Always remember that the timeframe of the signal chart must be at least one hour less than the base chart. For best results, this Forex strategy uses two moving averages (MA). One with a period of 34 and the other with a period of 55. To determine whether it is worth trading with the trend, you need to correlate the MA lines with the price movement.
In the case of an uptrend, the following conditions must be met:
- The price moves above the MA lines
- lines have a moving average with a period of 34 above the line with a period of 55.
- MA lines are directed upwards
In the case of a downtrend, the following conditions must be met:
- The price moves below the MA lines
- The price moves 34 below the line with a period of 55.
- MA lines point down
- The MA lines will act as a support zone during an uptrend and a resistance zone during a downtrend. It is inside and next to this zone that you can find the best points for opening positions according to this trend trading strategy.
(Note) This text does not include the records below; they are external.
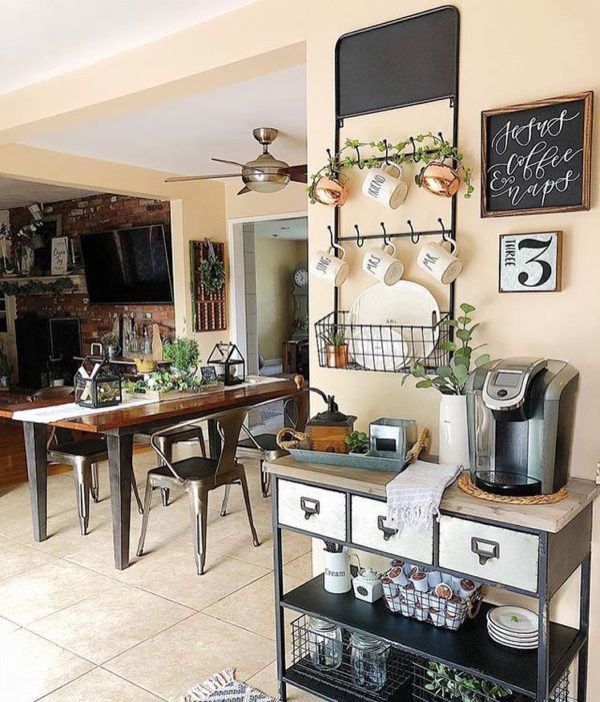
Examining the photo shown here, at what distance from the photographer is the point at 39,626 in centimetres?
271

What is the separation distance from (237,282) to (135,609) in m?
3.69

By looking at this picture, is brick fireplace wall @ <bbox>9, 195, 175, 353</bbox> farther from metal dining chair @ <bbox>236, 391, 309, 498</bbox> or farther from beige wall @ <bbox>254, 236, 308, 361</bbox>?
beige wall @ <bbox>254, 236, 308, 361</bbox>

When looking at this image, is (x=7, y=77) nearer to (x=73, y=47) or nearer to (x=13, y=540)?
(x=73, y=47)

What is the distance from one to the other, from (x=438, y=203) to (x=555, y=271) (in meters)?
0.44

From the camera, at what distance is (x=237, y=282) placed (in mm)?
6051

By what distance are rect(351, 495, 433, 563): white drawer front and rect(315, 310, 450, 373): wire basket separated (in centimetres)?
50

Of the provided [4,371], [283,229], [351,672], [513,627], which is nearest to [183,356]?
[351,672]

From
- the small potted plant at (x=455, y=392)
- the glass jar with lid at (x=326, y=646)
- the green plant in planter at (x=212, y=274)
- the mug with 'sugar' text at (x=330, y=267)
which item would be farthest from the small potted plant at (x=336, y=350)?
the green plant in planter at (x=212, y=274)

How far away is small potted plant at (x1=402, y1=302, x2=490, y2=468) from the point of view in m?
1.87

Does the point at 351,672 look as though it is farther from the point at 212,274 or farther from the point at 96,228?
the point at 96,228

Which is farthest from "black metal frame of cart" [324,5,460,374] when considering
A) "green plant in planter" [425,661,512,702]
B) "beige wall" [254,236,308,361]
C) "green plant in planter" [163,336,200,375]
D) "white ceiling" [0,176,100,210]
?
"beige wall" [254,236,308,361]

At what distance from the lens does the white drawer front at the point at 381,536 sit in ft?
5.69

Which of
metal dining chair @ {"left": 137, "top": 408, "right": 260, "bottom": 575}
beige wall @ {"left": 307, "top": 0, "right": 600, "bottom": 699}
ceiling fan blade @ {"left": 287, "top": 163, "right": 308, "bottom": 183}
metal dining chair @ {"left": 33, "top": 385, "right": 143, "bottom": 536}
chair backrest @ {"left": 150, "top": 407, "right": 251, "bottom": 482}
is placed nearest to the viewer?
beige wall @ {"left": 307, "top": 0, "right": 600, "bottom": 699}

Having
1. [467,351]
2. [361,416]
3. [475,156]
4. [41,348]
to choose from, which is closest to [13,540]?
[361,416]
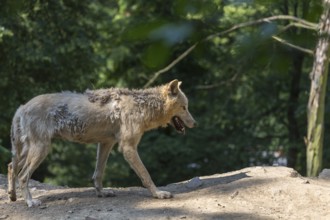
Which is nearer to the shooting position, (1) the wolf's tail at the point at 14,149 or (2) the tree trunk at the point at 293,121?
(1) the wolf's tail at the point at 14,149

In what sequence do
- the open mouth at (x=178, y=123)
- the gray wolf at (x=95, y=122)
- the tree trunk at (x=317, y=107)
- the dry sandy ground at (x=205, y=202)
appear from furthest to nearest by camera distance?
the tree trunk at (x=317, y=107)
the open mouth at (x=178, y=123)
the gray wolf at (x=95, y=122)
the dry sandy ground at (x=205, y=202)

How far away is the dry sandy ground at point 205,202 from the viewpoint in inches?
218

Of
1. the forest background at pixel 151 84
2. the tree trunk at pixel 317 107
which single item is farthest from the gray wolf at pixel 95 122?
the forest background at pixel 151 84

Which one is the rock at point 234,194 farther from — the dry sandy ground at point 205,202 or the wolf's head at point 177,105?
the wolf's head at point 177,105

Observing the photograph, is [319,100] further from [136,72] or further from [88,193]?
[136,72]

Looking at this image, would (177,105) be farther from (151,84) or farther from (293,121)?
(293,121)

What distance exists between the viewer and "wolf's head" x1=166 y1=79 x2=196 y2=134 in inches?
262

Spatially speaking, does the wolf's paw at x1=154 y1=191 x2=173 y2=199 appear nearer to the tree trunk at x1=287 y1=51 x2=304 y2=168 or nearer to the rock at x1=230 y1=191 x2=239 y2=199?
the rock at x1=230 y1=191 x2=239 y2=199

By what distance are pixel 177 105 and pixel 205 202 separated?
1.35 m

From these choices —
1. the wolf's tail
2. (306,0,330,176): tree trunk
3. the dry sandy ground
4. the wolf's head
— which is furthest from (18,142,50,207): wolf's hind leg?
(306,0,330,176): tree trunk

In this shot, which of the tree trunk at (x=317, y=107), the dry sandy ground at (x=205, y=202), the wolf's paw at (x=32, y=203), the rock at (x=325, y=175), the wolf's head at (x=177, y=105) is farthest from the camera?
the rock at (x=325, y=175)

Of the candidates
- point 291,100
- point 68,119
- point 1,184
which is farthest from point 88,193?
point 291,100

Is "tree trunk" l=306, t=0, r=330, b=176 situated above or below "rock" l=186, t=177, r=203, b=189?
above

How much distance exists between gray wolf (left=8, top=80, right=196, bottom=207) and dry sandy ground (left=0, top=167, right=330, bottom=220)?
0.26 m
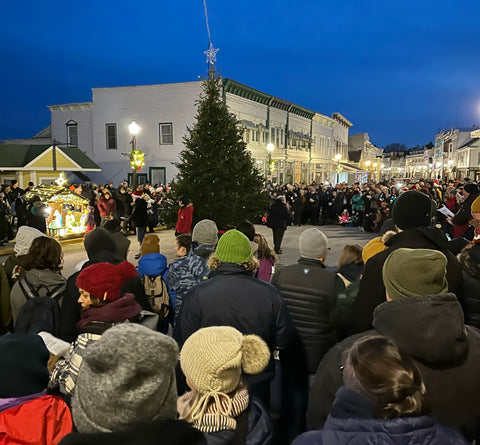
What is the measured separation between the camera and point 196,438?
168cm

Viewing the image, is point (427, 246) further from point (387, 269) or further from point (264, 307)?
point (264, 307)

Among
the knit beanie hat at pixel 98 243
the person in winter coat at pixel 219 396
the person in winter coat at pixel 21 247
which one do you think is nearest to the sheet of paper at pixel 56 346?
the person in winter coat at pixel 219 396

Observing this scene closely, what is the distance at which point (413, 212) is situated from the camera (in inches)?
154

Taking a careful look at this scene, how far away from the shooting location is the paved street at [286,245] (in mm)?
13023

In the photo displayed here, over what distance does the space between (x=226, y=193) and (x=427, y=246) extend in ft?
33.0

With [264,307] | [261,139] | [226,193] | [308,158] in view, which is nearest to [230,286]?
[264,307]

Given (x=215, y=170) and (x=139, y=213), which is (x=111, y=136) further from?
(x=215, y=170)

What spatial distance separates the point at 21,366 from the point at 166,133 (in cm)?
3305

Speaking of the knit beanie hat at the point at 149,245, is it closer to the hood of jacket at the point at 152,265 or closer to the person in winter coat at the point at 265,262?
the hood of jacket at the point at 152,265

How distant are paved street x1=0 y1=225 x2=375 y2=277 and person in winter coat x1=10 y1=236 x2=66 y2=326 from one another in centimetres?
757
forex countertrend strategies
Countertrend strategies are based on the fact that most breakouts do not end up as long-term trends. Therefore, a trader using this strategy seeks to capitalize on the propensity for prices to bounce off previously set highs and lows. Theoretically, counter-trend strategies can be one of the best Forex trading strategies, since they are characterized by a high rate of return.
However, it is important to note that risk management requires more stringent regulations. These trading strategies are based on support and resistance levels. But there is a risk of big losses in cases when the price breaks through these levels. Constant monitoring of the market will not be superfluous at all.
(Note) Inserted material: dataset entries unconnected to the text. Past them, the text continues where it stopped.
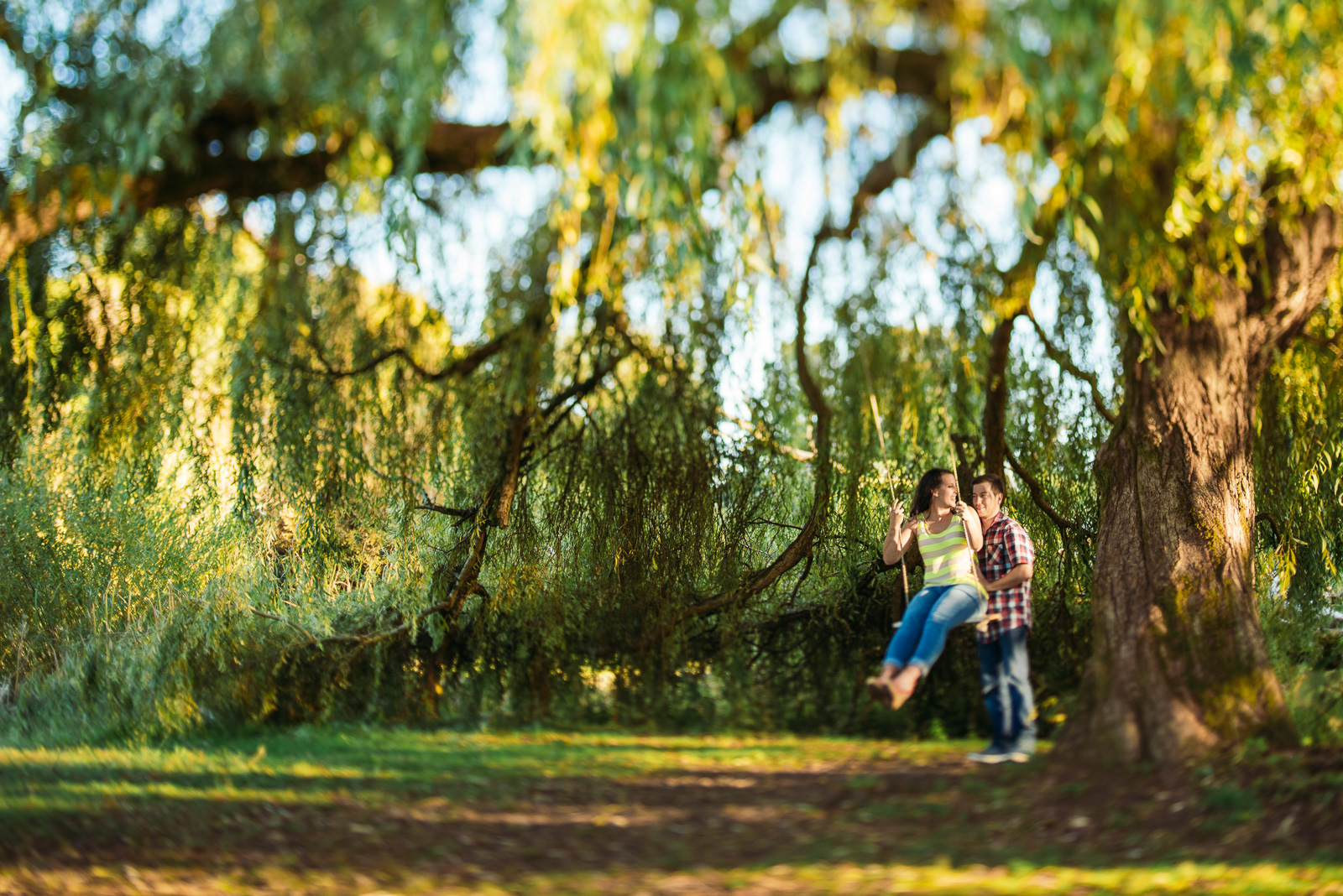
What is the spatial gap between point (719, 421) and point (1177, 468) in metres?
1.99

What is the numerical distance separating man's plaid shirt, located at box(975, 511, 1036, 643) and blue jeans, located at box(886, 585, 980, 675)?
125 mm

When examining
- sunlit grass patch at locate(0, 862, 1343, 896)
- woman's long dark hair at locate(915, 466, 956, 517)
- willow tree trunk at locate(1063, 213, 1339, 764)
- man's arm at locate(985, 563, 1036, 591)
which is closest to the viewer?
sunlit grass patch at locate(0, 862, 1343, 896)

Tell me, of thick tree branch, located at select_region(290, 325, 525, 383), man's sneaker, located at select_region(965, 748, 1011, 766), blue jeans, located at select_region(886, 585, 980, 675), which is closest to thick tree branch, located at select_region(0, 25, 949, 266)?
thick tree branch, located at select_region(290, 325, 525, 383)

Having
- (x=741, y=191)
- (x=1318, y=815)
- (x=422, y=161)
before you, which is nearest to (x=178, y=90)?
(x=422, y=161)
A stable and volatile market is best for this type of strategy. This market environment offers healthy price swings within the trading range.
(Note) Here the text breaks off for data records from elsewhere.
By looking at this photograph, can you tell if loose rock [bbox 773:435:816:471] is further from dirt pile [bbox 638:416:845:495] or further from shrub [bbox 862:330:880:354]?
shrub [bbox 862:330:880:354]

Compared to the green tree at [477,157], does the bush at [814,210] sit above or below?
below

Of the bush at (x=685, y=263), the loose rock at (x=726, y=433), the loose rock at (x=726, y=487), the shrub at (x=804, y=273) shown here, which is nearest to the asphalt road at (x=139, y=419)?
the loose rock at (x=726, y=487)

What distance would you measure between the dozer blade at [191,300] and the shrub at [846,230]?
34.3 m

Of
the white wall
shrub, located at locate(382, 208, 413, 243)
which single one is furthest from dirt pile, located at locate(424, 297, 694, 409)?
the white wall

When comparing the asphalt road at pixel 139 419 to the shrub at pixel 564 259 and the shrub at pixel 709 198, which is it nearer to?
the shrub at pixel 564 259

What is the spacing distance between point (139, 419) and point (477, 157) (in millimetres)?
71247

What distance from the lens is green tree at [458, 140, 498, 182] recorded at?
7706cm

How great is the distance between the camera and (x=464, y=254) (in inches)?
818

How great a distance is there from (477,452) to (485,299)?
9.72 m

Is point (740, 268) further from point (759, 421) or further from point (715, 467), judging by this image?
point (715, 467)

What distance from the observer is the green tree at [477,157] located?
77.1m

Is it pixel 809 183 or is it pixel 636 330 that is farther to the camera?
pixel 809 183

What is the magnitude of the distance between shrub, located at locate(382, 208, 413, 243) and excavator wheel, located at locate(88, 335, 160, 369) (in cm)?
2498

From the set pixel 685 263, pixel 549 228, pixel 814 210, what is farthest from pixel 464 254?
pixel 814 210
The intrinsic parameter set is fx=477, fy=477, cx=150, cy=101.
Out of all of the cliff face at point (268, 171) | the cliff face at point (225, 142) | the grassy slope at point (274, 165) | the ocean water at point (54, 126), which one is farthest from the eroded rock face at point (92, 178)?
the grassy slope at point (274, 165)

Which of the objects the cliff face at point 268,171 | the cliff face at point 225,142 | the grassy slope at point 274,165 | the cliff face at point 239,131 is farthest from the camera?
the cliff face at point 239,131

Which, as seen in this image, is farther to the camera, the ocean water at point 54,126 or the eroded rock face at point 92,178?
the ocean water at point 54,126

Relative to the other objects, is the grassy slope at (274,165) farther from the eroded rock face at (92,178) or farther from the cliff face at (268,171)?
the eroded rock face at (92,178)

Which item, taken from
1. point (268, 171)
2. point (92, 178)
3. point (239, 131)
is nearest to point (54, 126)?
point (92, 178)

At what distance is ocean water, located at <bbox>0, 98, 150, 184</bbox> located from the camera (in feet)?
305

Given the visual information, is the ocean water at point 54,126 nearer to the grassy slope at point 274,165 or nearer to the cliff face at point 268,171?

Remember, however, that market conditions can change. For example, a trend may start in a stable calm market, and as the trend develops, market volatility will increase. How the state of the market may change is unknown. You should look for evidence of what the current state of the market is in order to understand whether it suits your trading style or not.
Forex strategies: How to find the best one?
The concept of an ideal Forex strategy sounds very attractive. In reality, there is only one win-win Forex trading option - not to trade at all. Remember that Forex trading is always risky. It is important to understand that trading is made up of wins and losses. Sometimes you can lose more than you originally invested in the trade.
Sometimes it may seem that some traders have learned some secret because they have a high profit margin. You may have a strong desire to copy their methods in the hope of getting similar results. However, these results are the result of hard work, skills and experience gained over the years. Even if you manage to make successful trades by copying expert traders, you will not learn anything new.
There are no simple Forex trading strategies that will make you a fortune overnight, so don't believe the headlines that promise you. However, through trial and error and using a demo account, you can explore the Forex market and find the style that works for you on your own.